Median percent reductions at 48 h for the EO, HP, and HC groups were 100 (IQR: 78.5–100; mean: 87.1), 100 (IQR: 100–100; mean: 100), and 100 (IQR: 100–100; mean: 76.34), respectively (Figure 5). At 72 h, median percent reductions were 100 (IQR: 98.31–100; mean: 88.33), 100 (IQR: 100–100; mean: 100), and 100 (IQR: 99.27–100; mean: 98.64), respectively. The Kruskal–Wallis test (p = 0.07) did not detect any significant differences among the groups.
One outlier was detected for HC at 48 h (Figure 4 and Figure 5). Two outliers for EO and one for HC were detected at 72 h. The two outliers detected for HC (one at 48 h and one at 72 h) occurred on the same plate.
The median numbers of microbe types for controls and the EO, HP, and HC treatment groups were 2.5 (IQR: 1.25–3; mean: 2.4), 0 (IQR: 0–1; mean: 0.5), 0 (IQR:0–0; mean: 0), and 0 (IQR: 0–0.75; mean: 0.3) (Figure 6). The Kruskal–Wallis test detected a significant difference among the treatment groups (p < 0.0001). The number of microbe types in the control group was significantly higher than that in the other treatment groups (Table 2). No differences between EO, HP, and HC were detected.
Fogging times were recorded from five randomly chosen gowns in the HP and HC groups (Table 3). Mean fogging times were calculated for the HP and HC groups. The mean for the HP group was 1 min:10 s. The mean for the HC group was 1 min:11 s.

4. Discussion

The results of our study show that median CFU counts at 48 and 72 h were significantly lower in the HP, HC, and EO groups when compared to the control. Statistically there was no difference in this reduction between the disinfection groups. Similarly, the median percent reduction in microbial levels at 48 and 72 h, as well as microbial types at 72 h, for the HP, HC, and EO groups was significantly different compared to the control group, and there were no differences in this reduction between disinfection groups. The total time required to fog isolation gowns was similar across the HP and HC groups, with a mean 1 min:10 sec for the HP group and 1 min:11 sec for the HC group. Even with the 4 h drying time after fogging that we arbitrarily chose, the process was relatively short when compared to EO sterilization. We chose 4 h to allow for particles in the air to settle and allow for adequate drying time (all gowns were fully dry at the time of cultures). EO time cycle times, which include sterilization and aeration times, range from 10.5 to 14.5 h [2].

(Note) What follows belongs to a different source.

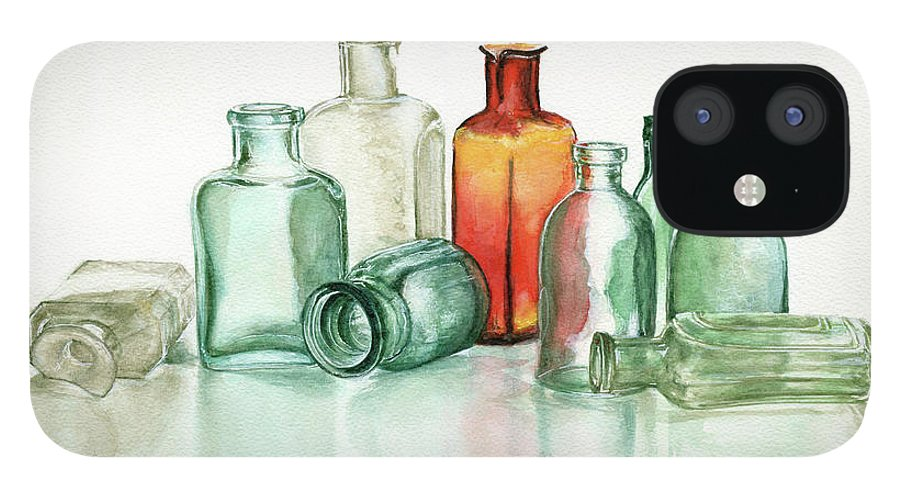 Material iPhone 12 Case featuring the photograph Old Pharmacys Glassware by Sergey Ryumin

EO has emerged as the preferred sterilization method for medical devices, effectively targeting bacteria, viruses and spores [34]. As a potent alkylating agent, it inactivates cellular components like nucleic acid and functional proteins, resulting in the denaturation of microbes. Its advantages include rapid action, material permeability and compatibility, resilience against organic debris, and high efficacy [34]. Drawbacks include lengthy cycles, higher cost, toxicity, and carcinogenic risks [35].
We selected nontoxic, environmentally safe disinfectants in a simple and swift disinfection protocol without carcinogenic risks. This potentially increases compliance for disinfection and reusing isolation gowns in medical practice. The vapor form of HP is a highly effective, broad-spectrum biocide and, as per studies, is deemed ideal due to its proven efficacy against bacteria/fungi/viruses while offering superior human and environmental safety, ease of use, stability, and material compatibility [19]. HP has minimal environmental footprint as it decomposes into water and oxygen, leaving no surface residues. Its exact mechanism of action remains unknown, despite its documented biocidal action. Its proposed mechanism of action is the deactivation of microorganisms through the oxidation of macromolecules such as lipids, carbohydrates, proteins, and nucleic acids [27]. There are studies documenting the efficacy of HP on medical textiles [21,36,37], with many studies documenting its efficacy when used as a fog [38,39,40,41], but none regarding its use for the disinfection of isolation gowns.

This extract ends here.